Montgomery 17

Development
- Designer: Lyle Hess
- Location: United States
- Year: 1973
- Builders: Montgomery Marine Products Nor'Sea Yachts Montgomery Boats
- Role: Day sailer-cruiser
- Name: Montgomery 17

Boat
- Displacement: 1,400 lb (635 kg)
- Draft: 3.50 ft (1.07 m) with swing keel down

Hull
- Type: monohull
- Construction: fiberglass
- LOA: 17.08 ft (5.21 m)
- LWL: 15.83 ft (4.82 m)
- Beam: 7.33 ft (2.23 m)
- Engine: outboard motor

Hull appendages
- Keel: shoal keel and centerboard
- Ballast: 550 lb (249 kg)
- Rudder: transom-mounted rudder

Rig
- Rig type: Bermuda rig

Sails
- Sailplan: masthead sloop
- Total sail area: 154.00 sq ft (14.307 m^{2})

Racing
- PHRF: 294

= Montgomery 17 =

1970s US recreational keelboat

The Montgomery 17 is a recreational keelboat built by Montgomery Marine Products, Nor'Sea Yachts and Montgomery Boats in the United States.

The boat was built in conventional cruiser and flush deck daysailer models.

==Design Overview==
The Montgomery 17 is built predominantly of fiberglass, with wood trim. It has a masthead sloop rig, a nearly-plumb stem, a vertical transom, a transom-hung rudder controlled by a tiller. A few early boats had a fixed keel or a swing keel, while the standard production boats featured a shoal keel and centerboard combination.

[Records]:
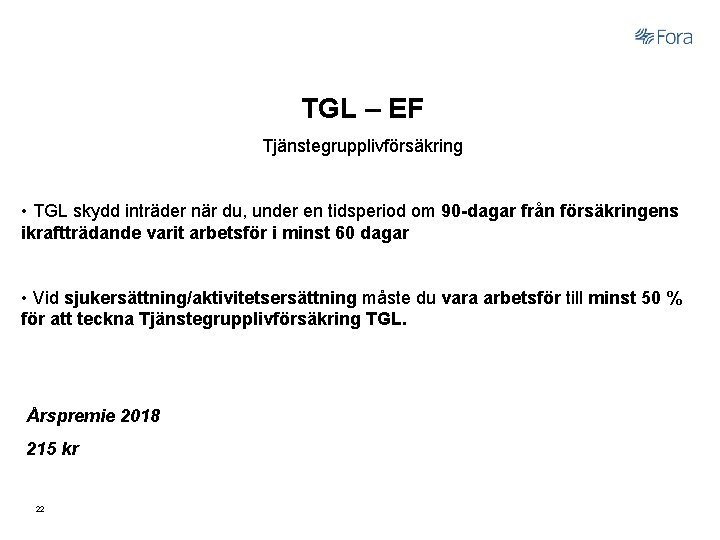 Fora

TGL – EF

Tjänstegrupplivförsäkring

• TGL skydd inträder när du, under en tidsperiod om 90-dagar från försäkringens ikraftträdande varit arbetsför i minst 60 dagar

• Vid sjukersättning/aktivitetsersättning måste du vara arbetsför till minst 50 % för att teckna Tjänstegrupplivförsäkring TGL.

Årspremie 2018

215 kr

22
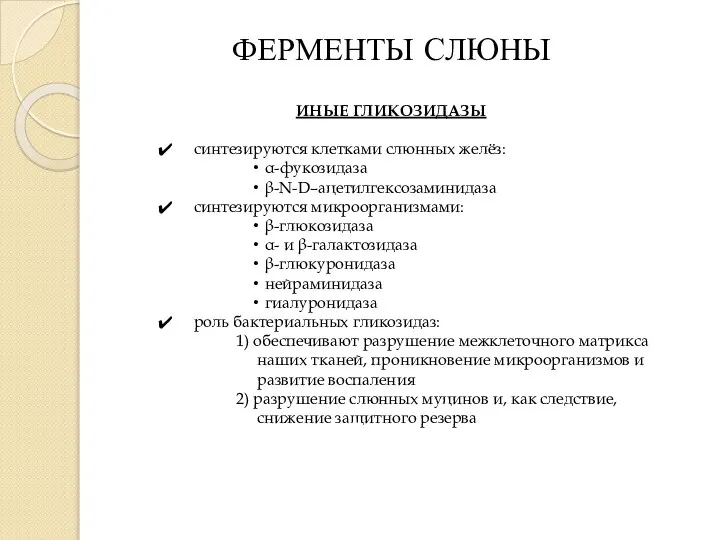 ФЕРМЕНТЫ СЛЮНЫ

ИНЫЕ ГЛИКОЗИДАЗЫ

✔ синтезируются клетками слюнных желёз:
• α-фукозидаза
• β-N-D–ацетилгексозаминидаза

✔ синтезируются микроорганизмами:
• β-глюкозидаза
• α- и β-галактозидаза
• β-глюкуронидаза
• нейраминидаза
• гиалуронидаза

✔ роль бактериальных гликозидаз:
1) обеспечивают разрушение межклеточного матрикса наших тканей, проникновение микроорганизмов и развитие воспаления
2) разрушение слюнных муцинов и, как следствие, снижение защитного резерва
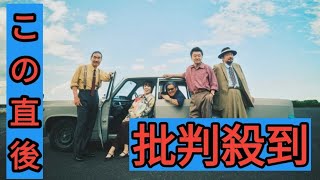 この直後

批判殺到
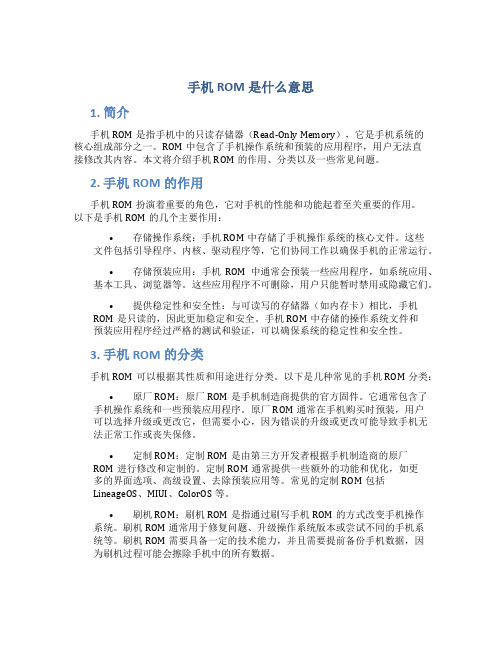 手机 ROM 是什么意思

1. 简介

手机 ROM 是指手机中的只读存储器（Read-Only Memory），它是手机系统的核心组成部分之一。ROM 中包含了手机操作系统和预装的应用程序，用户无法直接修改其内容。本文将介绍手机 ROM 的作用、分类以及一些常见问题。

2. 手机 ROM 的作用

手机 ROM 扮演着重要的角色，它对手机的性能和功能起着至关重要的作用。以下是手机 ROM 的几个主要作用：

• 存储操作系统：手机 ROM 中存储了手机操作系统的核心文件。这些文件包括引导程序、内核、驱动程序等，它们协同工作以确保手机的正常运行。

• 存储预装应用：手机 ROM 中通常会预装一些应用程序，如系统应用、基本工具、浏览器等。这些应用程序不可删除，用户只能暂时禁用或隐藏它们。

• 提供稳定性和安全性：与可读写的存储器（如内存卡）相比，手机 ROM 是只读的，因此更加稳定和安全。手机 ROM 中存储的操作系统文件和预装应用程序经过严格的测试和验证，可以确保系统的稳定性和安全性。

3. 手机 ROM 的分类

手机 ROM 可以根据其性质和用途进行分类。以下是几种常见的手机 ROM 分类：

• 原厂 ROM：原厂 ROM 是手机制造商提供的官方固件。它通常包含了手机操作系统和一些预装应用程序。原厂 ROM 通常在手机购买时预装，用户可以选择升级或更改它，但需要小心，因为错误的升级或更改可能导致手机无法正常工作或丧失保修。

• 定制 ROM：定制 ROM 是由第三方开发者根据手机制造商的原厂 ROM 进行修改和定制的。定制 ROM 通常提供一些额外的功能和优化，如更多的界面选项、高级设置、去除预装应用等。常见的定制 ROM 包括 LineageOS、MIUI、ColorOS 等。

• 刷机 ROM：刷机 ROM 是指通过刷写手机 ROM 的方式改变手机操作系统。刷机 ROM 通常用于修复问题、升级操作系统版本或尝试不同的手机系统等。刷机 ROM 需要具备一定的技术能力，并且需要提前备份手机数据，因为刷机过程可能会擦除手机中的所有数据。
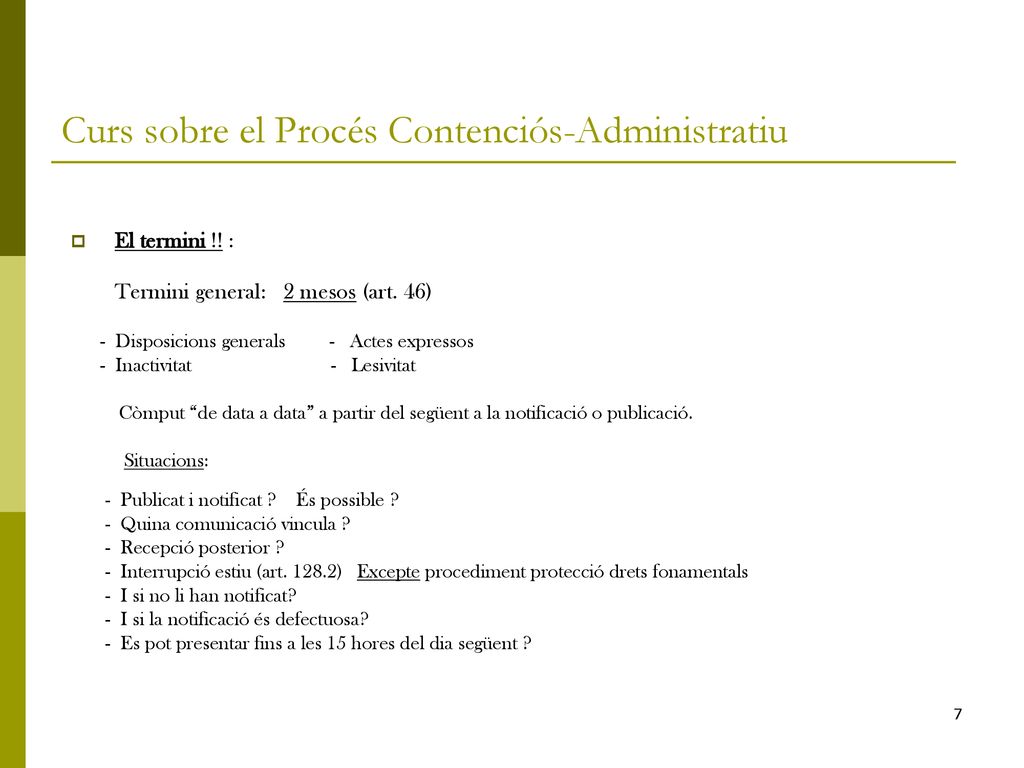 Curs sobre el Procés Contenciós-Administratiu

El termini !! :

Termini general: 2 mesos (art. 46)

- Disposicions generals - Actes expressos
- Inactivitat - Lesivitat

Còmput “de data a data” a partir del següent a la notificació o publicació.

Situacions:

- Publicat i notificat ? És possible ?
- Quina comunicació vincula ?
- Recepció posterior ?
- Interrupció estiu (art. 128.2) Excepte procediment protecció drets fonamentals
- I si no li han notificat?
- I si la notificació és defectuosa?
- Es pot presentar fins a les 15 hores del dia següent ?

7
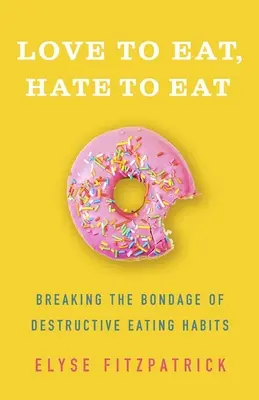 LOVE TO EAT, HATE TO EAT

BREAKING THE BONDAGE OF DESTRUCTIVE EATING HABITS

ELYSE FITZPATRICK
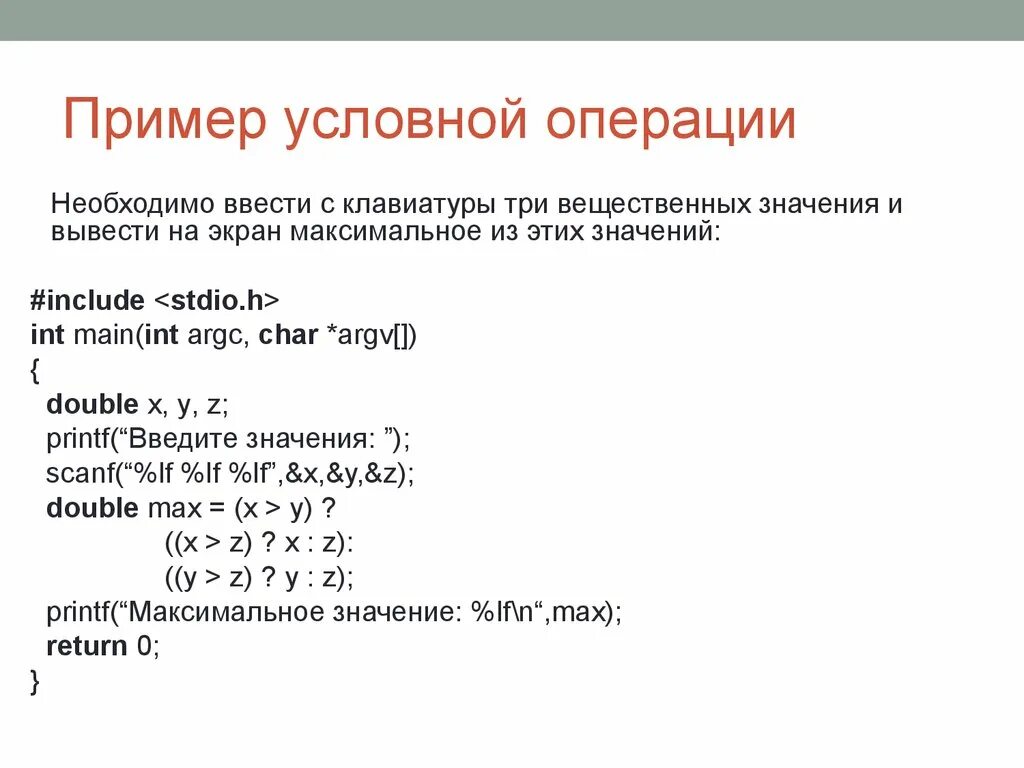 Пример условной операции

Необходимо ввести с клавиатуры три вещественных значения и вывести на экран максимальное из этих значений:

#include <stdio.h>
int main(int argc, char *argv[])
{
double x, y, z;
printf(“Введите значения: ”);
scanf(“%lf %lf %lf”,&x,&y,&z);
double max = (x > y) ?
((x > z) ? x : z):
((y > z) ? y : z);
printf(“Максимальное значение: %lf\n“,max);
return 0;
}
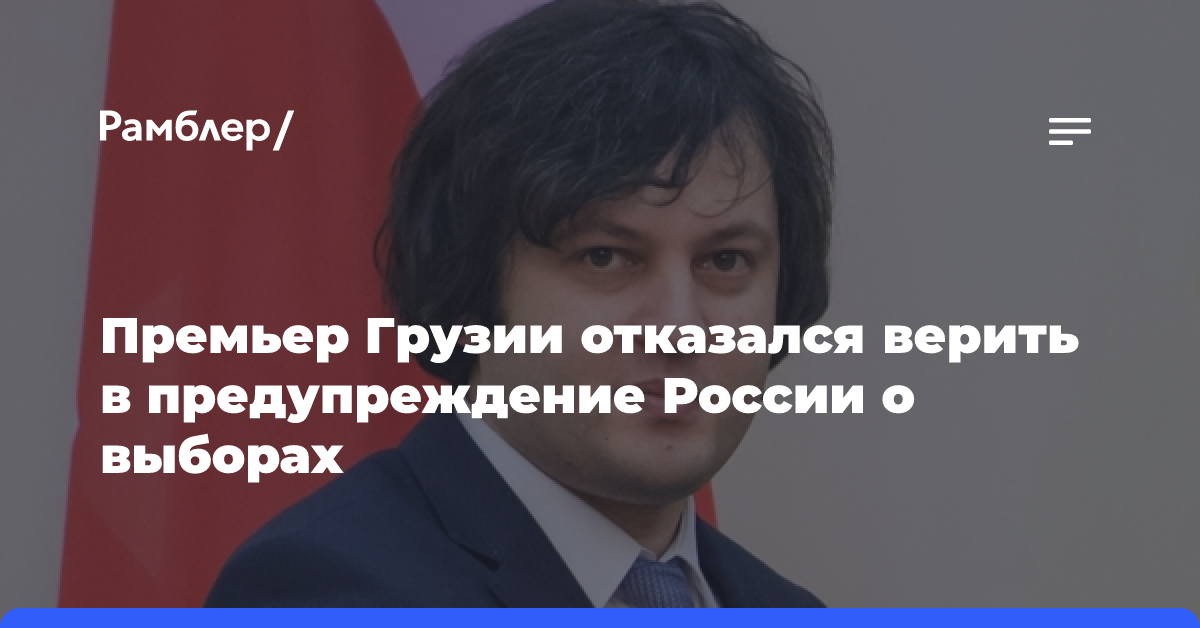 Рамблер/

Премьер Грузии отказался верить в предупреждение России о выборах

[What is expected]: How would you translate this sentence from the Montgomery 17 text into Spanish: "The boat was built in conventional cruiser and flush deck daysailer models."?

[Written reply]: El barco se construyó en modelos de crucero convencional y de velero de día con cubierta corrida.